XOR or sum formula. Both are O(n) time and O(1) space. XOR avoids overflow concerns; sum is more intuitive. Either is acceptable; mention both. The trick to know is the property that XOR is its own inverse.

How do I handle multiple missing numbers efficiently?

The negation-marking trick on the input array (LeetCode #448). For each value, negate the corresponding index; after processing, positive indices indicate missing values. O(n) time, O(1) extra space (output not counted). The trade-off is mutation of the input.

Why do interviewers ask these questions so frequently?

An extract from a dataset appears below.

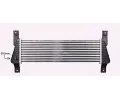 AVA QUALITY COOLING Chladič vzduchu intercooler AVA FD4655, FD4655
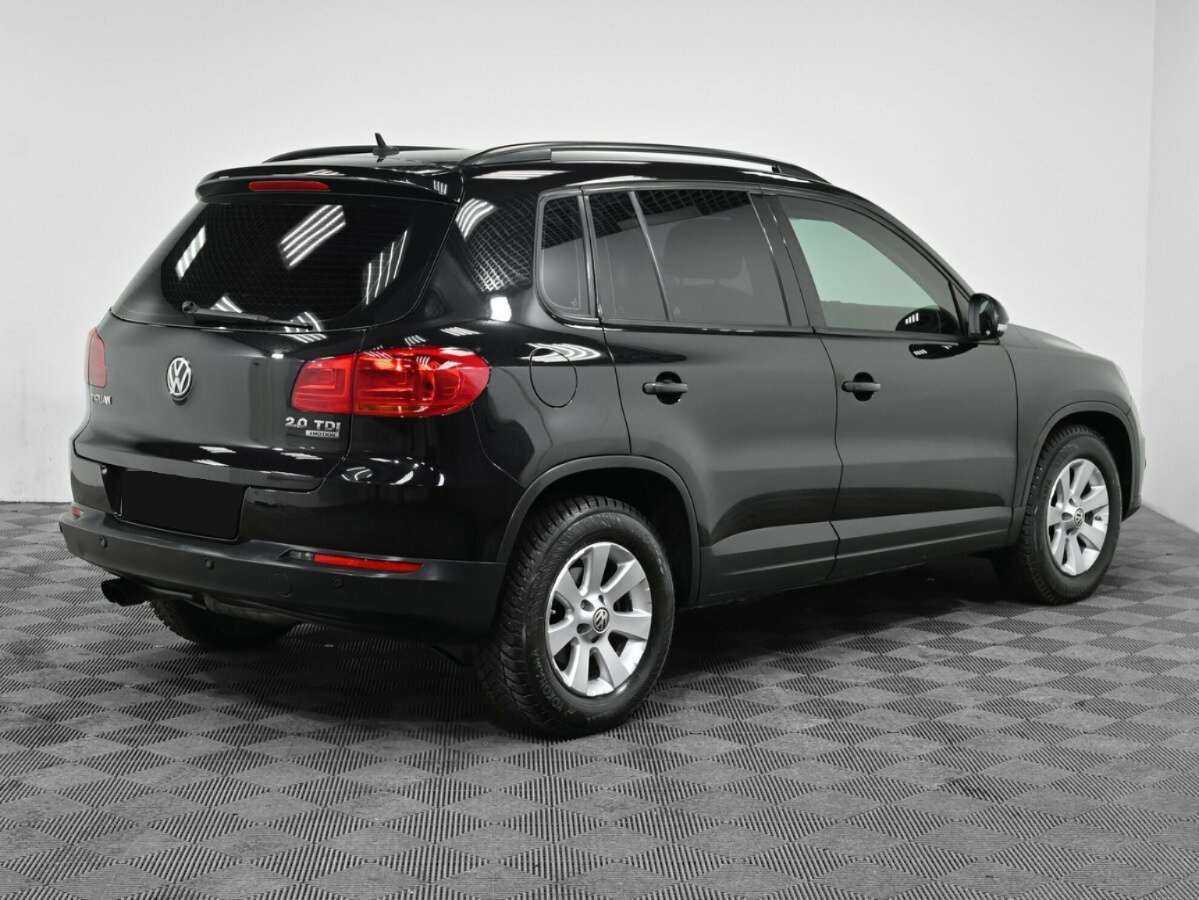 Volkswagen Tiguan, 2013 Фото №2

The problem family teaches multiple foundational tricks: XOR’s self-inverse property, arithmetic sum tricks, treating arrays as hash maps via index mapping, cycle detection on functional graphs. Each is a powerful tool with broader applications. Strong candidates recognize the problem family and choose the right tool; weak candidates default to hash sets and miss the elegance.

What if the input range isn’t [1, n] or [0, n]?

The XOR and sum approaches still work — adjust the expected sum or XOR to match the range. The negation-marking approach requires the values to map to valid indices; for arbitrary ranges, normalize first or use a hash set. The cycle-detection approach requires the values to map to valid indices specifically; if the range doesn’t match, you can’t use Floyd’s directly.

See also: Two Sum: Find a Pair in an ArrayCheck if a Number is a Power of TwoDetect a Cycle in a Linked List

💡Strategies for Solving This Problem

Multiple Solutions, Different Trade-offs

I've gotten variants of this at Amazon and Microsoft. The problem: array of n numbers from 1 to n, one is missing or duplicated. Find it.

Approach 1: Math Formula (Cleanest)

Sum of 1 to n is: n(n+1)/2

Expected sum - actual sum = missing number (or duplicate with negative)

This is O(n) time, O(1) space. My go-to solution.

Approach 2: XOR Bit Manipulation (Clever)

XOR has cool properties:

  • a ⊕ a = 0
  • a ⊕ 0 = a
  • XOR is commutative and associative

XOR all numbers 1 to n, then XOR with array elements. Result is the missing/duplicate number.

Also O(n) time, O(1) space, but shows you know bit tricks.

Approach 3: Hash Set (Straightforward)

Put all numbers in a Set, then check which from 1 to n is missing.

O(n) time, O(n) space. Works but uses extra space.

Approach 4: In-Place Marking (Tricky)

Use array indices as a hash. For each number, mark array[number] as negative. The index that stays positive (or goes negative twice) is your answer.

O(n) time, O(1) space, but modifies the array.

Which to Use?

I usually start with the math approach (it's cleanest). If interviewer asks to optimize or show another method, I'll do XOR. Hash set is the fallback if I'm blanking.